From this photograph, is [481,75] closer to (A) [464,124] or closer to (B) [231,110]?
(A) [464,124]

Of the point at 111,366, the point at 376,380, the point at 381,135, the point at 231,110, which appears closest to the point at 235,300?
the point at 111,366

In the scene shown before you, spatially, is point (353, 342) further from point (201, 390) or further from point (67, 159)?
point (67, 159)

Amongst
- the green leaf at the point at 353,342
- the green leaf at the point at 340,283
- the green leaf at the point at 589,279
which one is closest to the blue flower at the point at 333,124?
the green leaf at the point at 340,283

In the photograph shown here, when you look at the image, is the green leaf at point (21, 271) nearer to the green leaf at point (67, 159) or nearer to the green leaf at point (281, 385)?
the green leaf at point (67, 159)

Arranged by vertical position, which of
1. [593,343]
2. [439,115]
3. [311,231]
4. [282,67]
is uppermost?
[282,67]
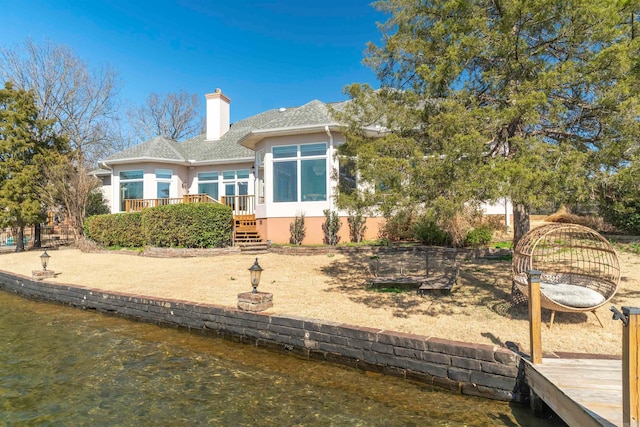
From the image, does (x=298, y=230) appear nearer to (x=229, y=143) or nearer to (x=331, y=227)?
(x=331, y=227)

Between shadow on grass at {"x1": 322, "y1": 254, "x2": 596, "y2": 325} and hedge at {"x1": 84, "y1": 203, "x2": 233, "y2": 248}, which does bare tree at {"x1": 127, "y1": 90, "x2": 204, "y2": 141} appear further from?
shadow on grass at {"x1": 322, "y1": 254, "x2": 596, "y2": 325}

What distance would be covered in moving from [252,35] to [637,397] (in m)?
25.9

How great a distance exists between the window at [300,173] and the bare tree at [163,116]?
2644cm

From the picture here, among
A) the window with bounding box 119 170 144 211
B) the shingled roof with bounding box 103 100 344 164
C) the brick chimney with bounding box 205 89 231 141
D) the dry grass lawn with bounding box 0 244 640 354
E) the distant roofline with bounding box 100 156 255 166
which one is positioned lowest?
the dry grass lawn with bounding box 0 244 640 354

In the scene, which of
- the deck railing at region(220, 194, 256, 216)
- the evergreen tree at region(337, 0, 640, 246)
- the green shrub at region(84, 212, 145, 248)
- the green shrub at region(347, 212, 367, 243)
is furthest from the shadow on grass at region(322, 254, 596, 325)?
the green shrub at region(84, 212, 145, 248)

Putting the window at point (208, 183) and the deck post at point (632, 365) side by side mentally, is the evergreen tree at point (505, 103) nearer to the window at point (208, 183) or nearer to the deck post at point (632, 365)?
the deck post at point (632, 365)

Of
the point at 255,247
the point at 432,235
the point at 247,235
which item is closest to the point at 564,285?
the point at 432,235

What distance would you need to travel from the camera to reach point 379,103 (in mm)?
6688

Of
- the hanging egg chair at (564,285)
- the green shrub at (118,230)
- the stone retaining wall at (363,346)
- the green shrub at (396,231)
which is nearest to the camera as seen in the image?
the stone retaining wall at (363,346)

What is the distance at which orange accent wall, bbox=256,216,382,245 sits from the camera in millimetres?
13789

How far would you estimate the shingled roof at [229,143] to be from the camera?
14.4m

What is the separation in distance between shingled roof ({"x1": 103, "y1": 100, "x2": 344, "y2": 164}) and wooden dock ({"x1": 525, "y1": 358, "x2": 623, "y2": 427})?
36.4 feet

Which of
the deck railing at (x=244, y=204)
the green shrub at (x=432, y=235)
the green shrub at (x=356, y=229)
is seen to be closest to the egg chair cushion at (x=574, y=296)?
the green shrub at (x=432, y=235)

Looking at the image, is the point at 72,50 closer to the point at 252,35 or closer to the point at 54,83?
the point at 54,83
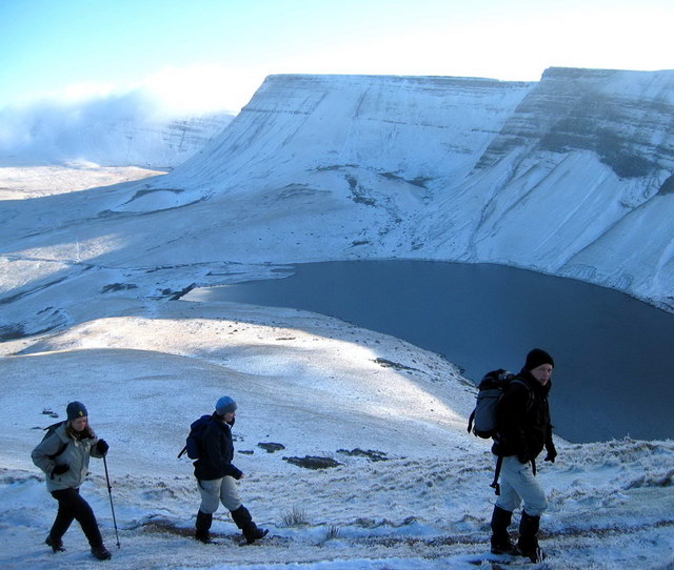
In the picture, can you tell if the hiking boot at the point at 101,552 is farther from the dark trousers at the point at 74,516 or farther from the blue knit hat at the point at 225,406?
the blue knit hat at the point at 225,406

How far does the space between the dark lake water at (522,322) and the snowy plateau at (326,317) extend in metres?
2.68

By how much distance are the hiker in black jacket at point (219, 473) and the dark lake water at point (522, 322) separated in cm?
1752

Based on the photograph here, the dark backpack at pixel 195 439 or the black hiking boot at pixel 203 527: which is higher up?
the dark backpack at pixel 195 439

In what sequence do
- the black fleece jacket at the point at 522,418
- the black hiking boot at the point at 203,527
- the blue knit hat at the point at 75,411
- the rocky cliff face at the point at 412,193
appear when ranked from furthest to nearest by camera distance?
the rocky cliff face at the point at 412,193, the black hiking boot at the point at 203,527, the blue knit hat at the point at 75,411, the black fleece jacket at the point at 522,418

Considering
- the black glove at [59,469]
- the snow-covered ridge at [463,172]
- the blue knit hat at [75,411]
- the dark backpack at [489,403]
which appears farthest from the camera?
the snow-covered ridge at [463,172]

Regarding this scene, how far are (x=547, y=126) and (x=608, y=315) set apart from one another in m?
32.1

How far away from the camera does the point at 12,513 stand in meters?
8.59

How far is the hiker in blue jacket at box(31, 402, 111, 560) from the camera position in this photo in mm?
7125

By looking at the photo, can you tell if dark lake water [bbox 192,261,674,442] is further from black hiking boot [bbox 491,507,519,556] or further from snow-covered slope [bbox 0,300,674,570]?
black hiking boot [bbox 491,507,519,556]

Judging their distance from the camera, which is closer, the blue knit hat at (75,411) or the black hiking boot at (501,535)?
the black hiking boot at (501,535)

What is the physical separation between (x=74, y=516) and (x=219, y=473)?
1485 millimetres

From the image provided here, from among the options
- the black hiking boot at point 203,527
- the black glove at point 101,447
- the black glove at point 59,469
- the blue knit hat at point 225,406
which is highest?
the blue knit hat at point 225,406

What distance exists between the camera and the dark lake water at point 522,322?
25922 millimetres

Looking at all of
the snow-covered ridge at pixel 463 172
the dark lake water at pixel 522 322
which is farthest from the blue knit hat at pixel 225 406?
the snow-covered ridge at pixel 463 172
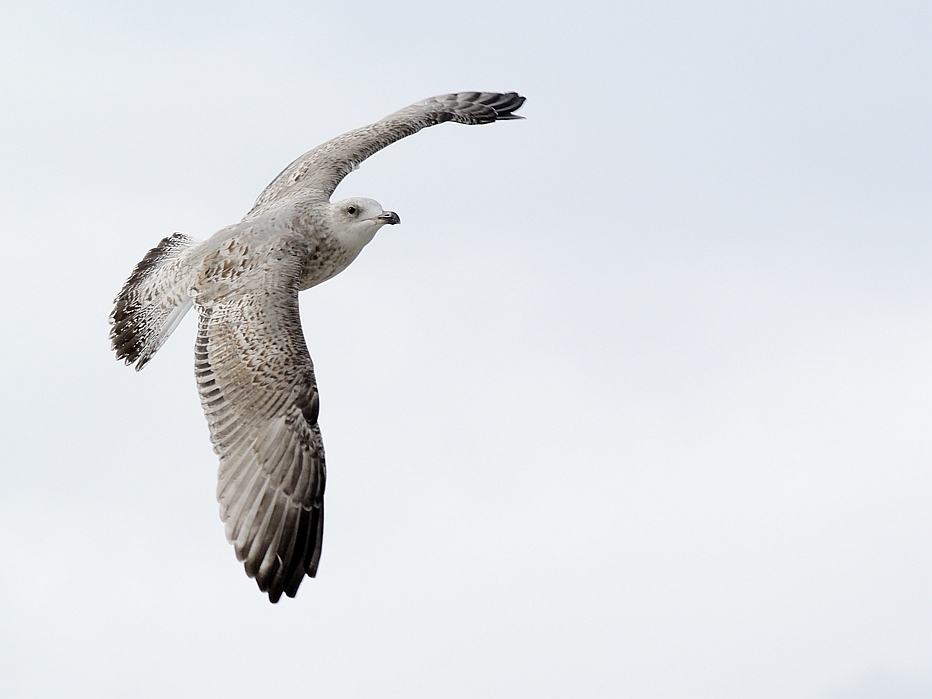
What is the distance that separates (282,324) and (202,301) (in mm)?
1214

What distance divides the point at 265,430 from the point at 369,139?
685cm

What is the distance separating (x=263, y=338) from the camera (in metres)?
16.8

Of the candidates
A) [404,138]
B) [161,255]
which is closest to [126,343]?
[161,255]

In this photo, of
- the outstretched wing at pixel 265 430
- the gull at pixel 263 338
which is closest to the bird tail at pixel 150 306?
the gull at pixel 263 338

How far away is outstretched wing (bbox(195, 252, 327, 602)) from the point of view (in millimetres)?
15719

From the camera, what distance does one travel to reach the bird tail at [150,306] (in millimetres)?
18469

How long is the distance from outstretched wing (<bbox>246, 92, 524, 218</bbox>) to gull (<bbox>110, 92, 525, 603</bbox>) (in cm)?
5

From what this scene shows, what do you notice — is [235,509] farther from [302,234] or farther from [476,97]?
[476,97]

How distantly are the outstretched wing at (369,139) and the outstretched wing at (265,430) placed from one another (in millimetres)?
3068

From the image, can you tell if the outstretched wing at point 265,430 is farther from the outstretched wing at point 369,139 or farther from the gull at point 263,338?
the outstretched wing at point 369,139

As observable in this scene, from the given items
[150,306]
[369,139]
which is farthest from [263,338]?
[369,139]

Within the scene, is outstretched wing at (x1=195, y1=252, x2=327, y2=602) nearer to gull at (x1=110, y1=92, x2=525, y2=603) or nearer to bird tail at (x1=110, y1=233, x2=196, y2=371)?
gull at (x1=110, y1=92, x2=525, y2=603)

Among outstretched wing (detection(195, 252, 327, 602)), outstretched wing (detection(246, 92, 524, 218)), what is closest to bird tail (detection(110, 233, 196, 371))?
outstretched wing (detection(195, 252, 327, 602))

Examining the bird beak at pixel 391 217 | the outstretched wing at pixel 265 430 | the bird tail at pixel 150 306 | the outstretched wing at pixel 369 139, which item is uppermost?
the outstretched wing at pixel 369 139
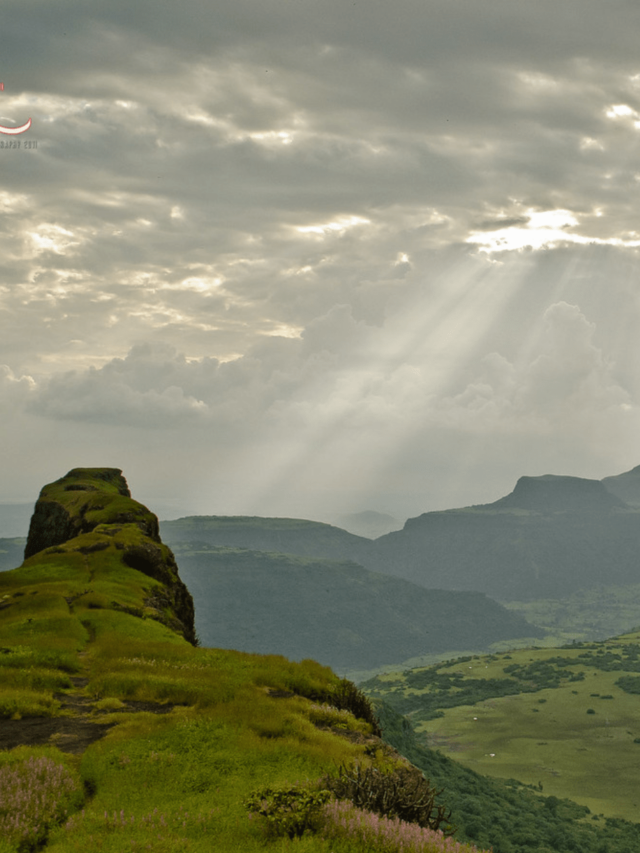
════════════════
_DO THIS_: Return each line in the rows above that contains the string "shrub". Case counts.

_SOLUTION TO THIS TASK_:
- the green shrub at region(84, 212, 145, 248)
- the green shrub at region(347, 212, 367, 243)
the green shrub at region(84, 212, 145, 248)
- the green shrub at (118,230)
- the green shrub at (396,231)
the green shrub at (x=432, y=235)
the green shrub at (x=356, y=229)
the green shrub at (x=432, y=235)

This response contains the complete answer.